Coke angles for BodyArmor

Sports drink move would tighten gap with PepsiCo’s Gatorade

Coca-Cola easily laps Pepsi in the cola wars, but when it comes to sports drinks the Atlanta-based beverage giant’s Powerade wheezes far behind PepsiCo’s Gatorade.

Now, Coke is moving to close some of the gap by trying to buy a controlling stake in fast-growing BodyArmor, a sports drink poised to surpass Powerade.

Coke bought a minority stake in BodyArmor in 2018 and its affiliated bottlers began handling much of the drink’s distribution. The deal included a caveat allowing Coke to take a controlling stake in the New York-based business, and Coke said it notified the Federal Trade Commission this week it plans to take that step. Such a move could require antitrust approval.

Coke declined to comment Friday on details of its stake or the potential expansion.

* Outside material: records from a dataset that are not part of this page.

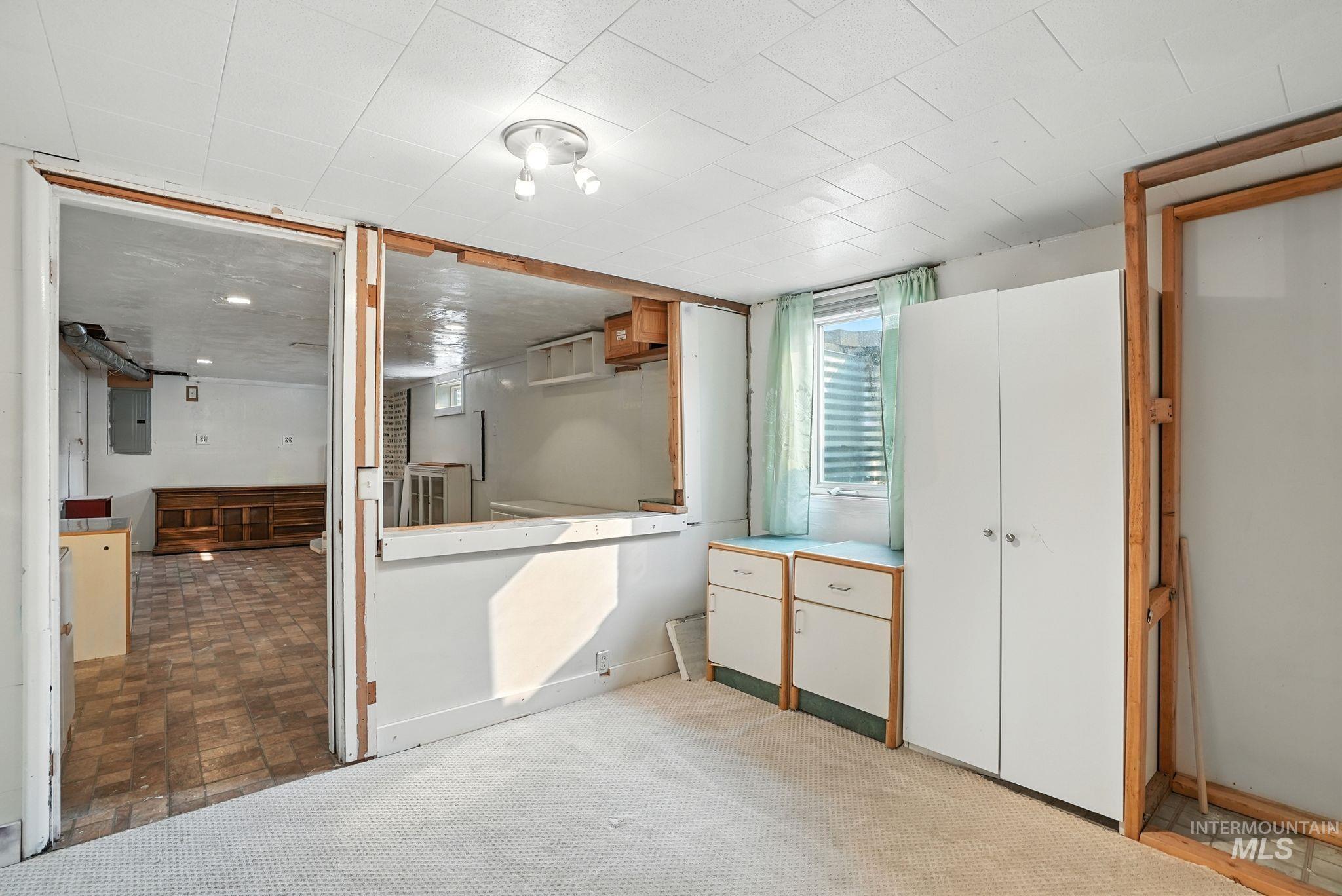 Unfurnished bedroom featuring electric panel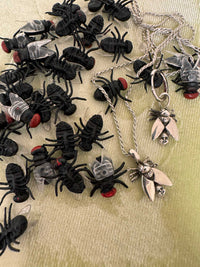 Fly with Baby Head Abdomen Necklace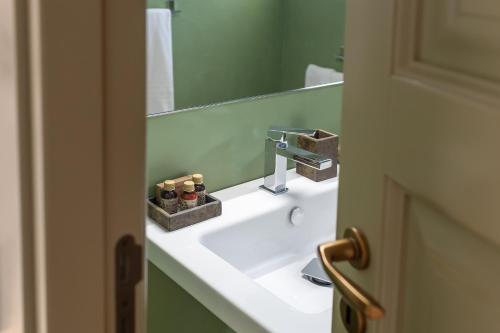 a bathroom with a sink and a mirror at Cantine De Gregorio Suites in Sciacca
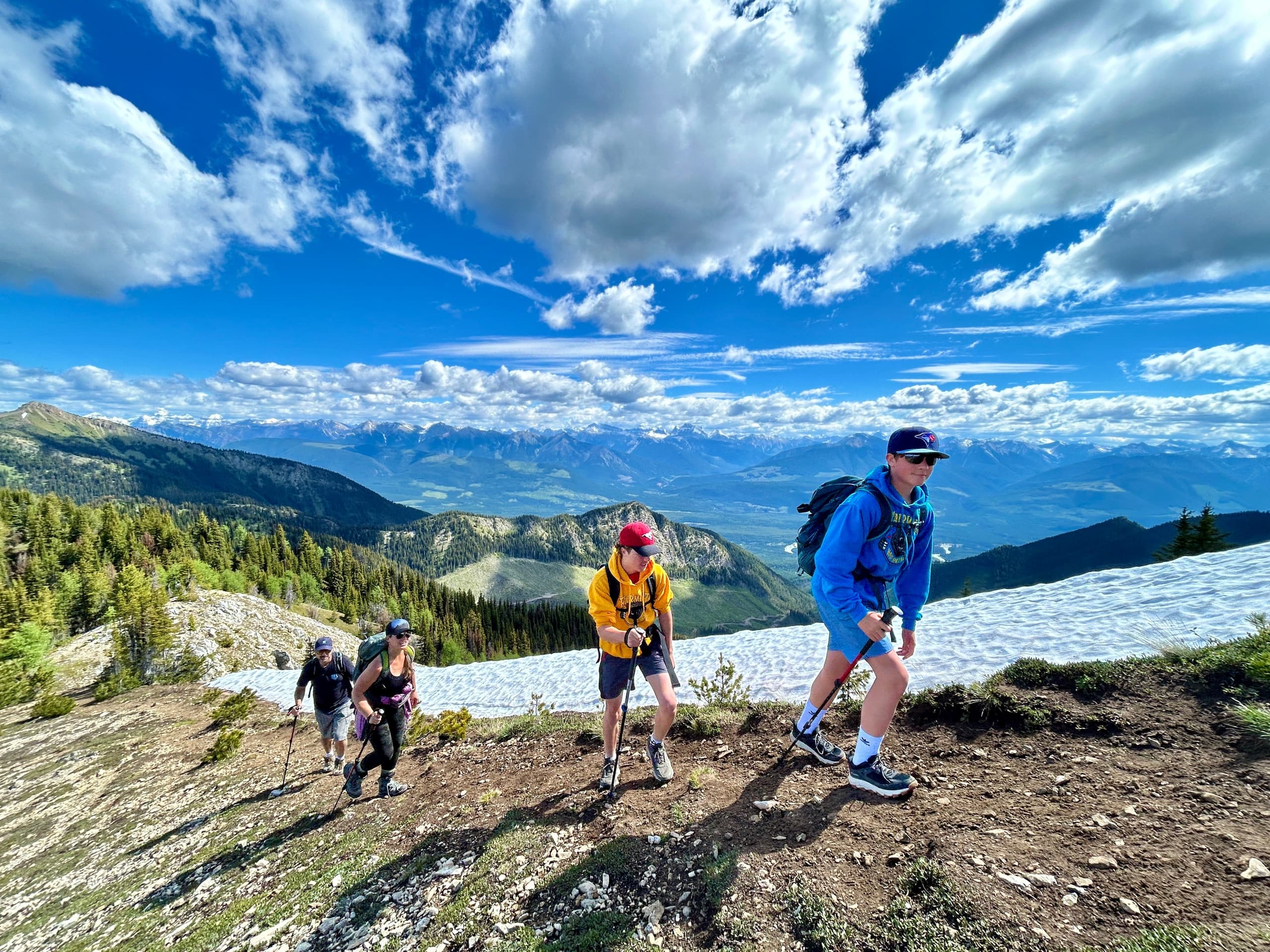 Trail runners ascending alpine ridge with dramatic cloudscape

Coke acquiring a controlling interest “is a distinct possibility,” but there are “other potential options for the future of the business,” BodyArmor Chairman Mike Repole said in a statement Friday.

BodyArmor has grown far faster than its two biggest competitors even as its drinks sell for a higher price, said Duane Stanford, editor and publisher of Beverage Digest, which first reported the news. Launched in 2011, the brand is pitched as a new generation sports drink with electrolytes, coconut water and vitamins but no artificial colors and little sodium.

BodyArmor’s U.S. sales in 2020 soared 41%, compared to a nearly 1% decline for Powerade and a more than 9% increase for Gatorade, according to Beverage Digest. Last year, the upstart captured 13% of dollar sales in the roughly $10 billion U.S. sports drink market. That was nearly as much as Powerade’s 15% share, though far less than Gatorade’s 70% hold.

BodyArmor was launched in part by Repole, a co-founder of the maker of Vitaminwater and Smartwater that Coke later purchased for $4.1 billion. NBA star Kobe Bryant, who passed away last year, was a major BodyArmor shareholder.


Locking in control of BodyArmor would give Coke a bigger grip in one of the largest and most profitable drink segments where it competes, said Duane Stanford, editor and publisher of Beverage Digest.